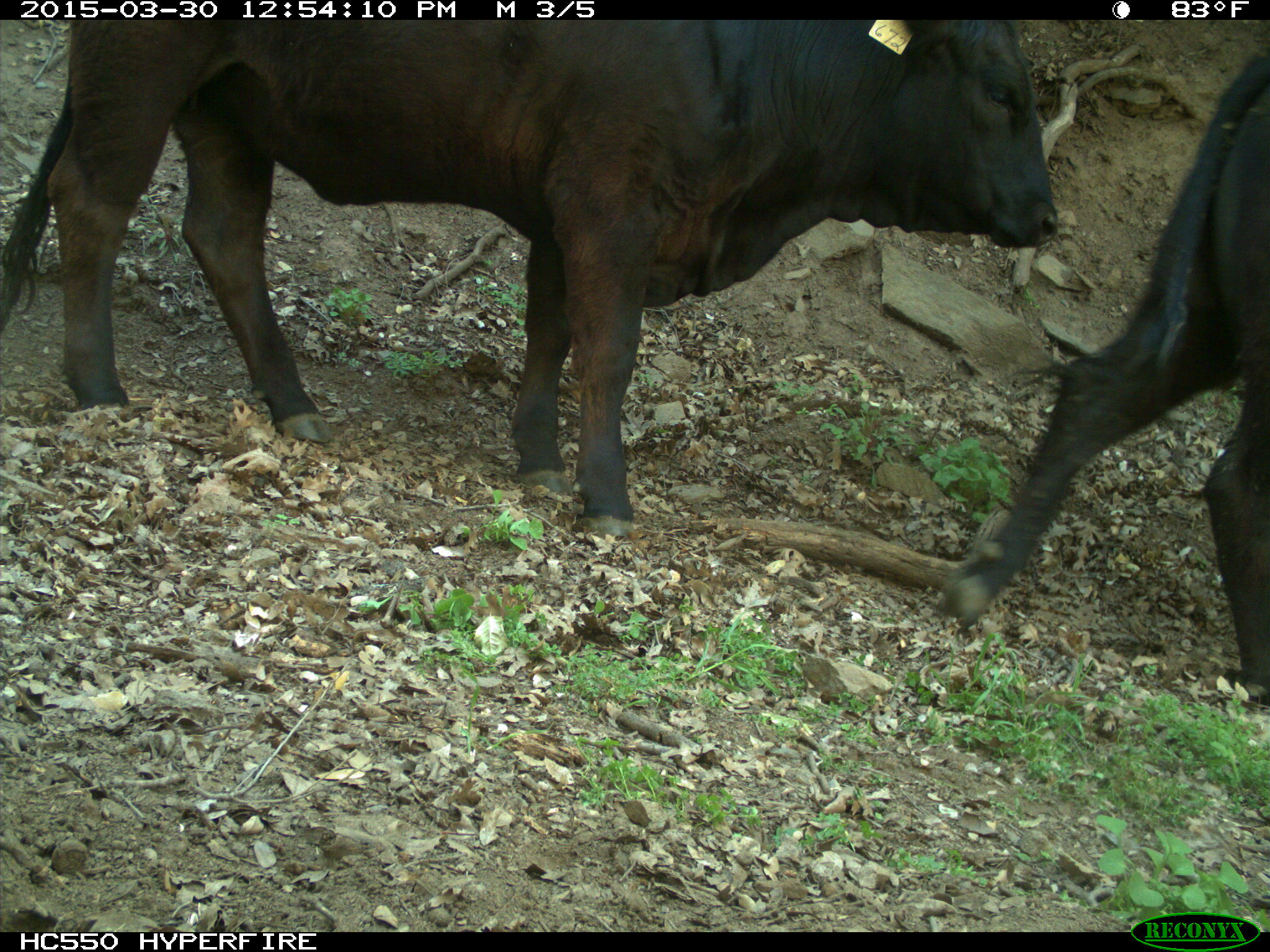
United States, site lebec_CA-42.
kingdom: Animalia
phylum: Chordata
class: Mammalia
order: Artiodactyla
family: Bovidae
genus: Bos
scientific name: Bos taurus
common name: domestic cow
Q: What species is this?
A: Bos taurus (domestic cow).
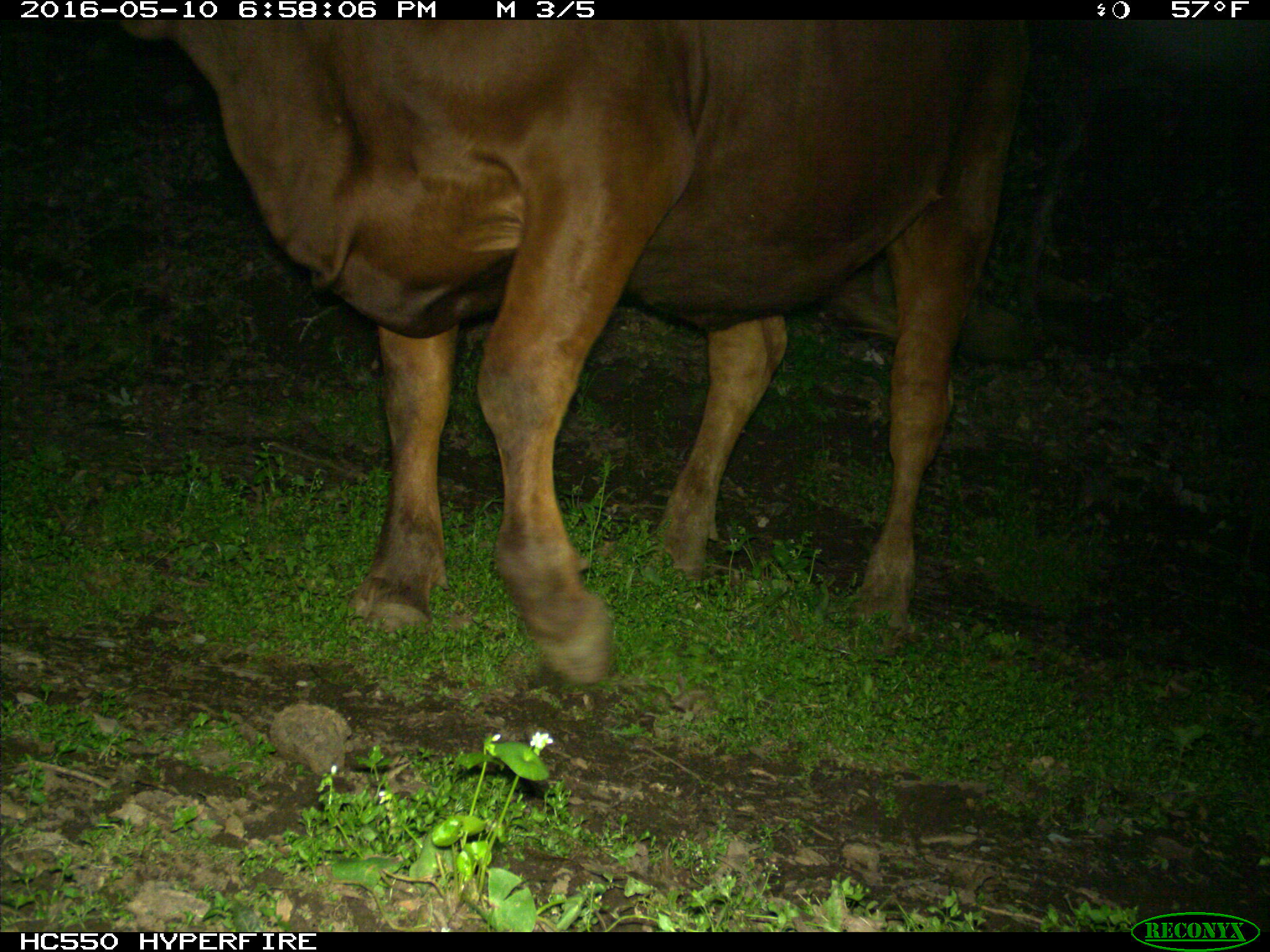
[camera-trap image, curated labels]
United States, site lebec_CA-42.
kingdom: Animalia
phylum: Chordata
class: Mammalia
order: Artiodactyla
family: Bovidae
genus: Bos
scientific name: Bos taurus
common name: domestic cow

****

Task:
Copy out every line above, word for word, minus images.

Written response:
United States, site lebec_CA-42.
kingdom: Animalia
phylum: Chordata
class: Mammalia
order: Artiodactyla
family: Bovidae
genus: Bos
scientific name: Bos taurus
common name: domestic cow
Q: What species is this?
A: Bos taurus (domestic cow).
[camera-trap image, curated labels]
United States, site lebec_CA-42.
kingdom: Animalia
phylum: Chordata
class: Mammalia
order: Artiodactyla
family: Bovidae
genus: Bos
scientific name: Bos taurus
common name: domestic cow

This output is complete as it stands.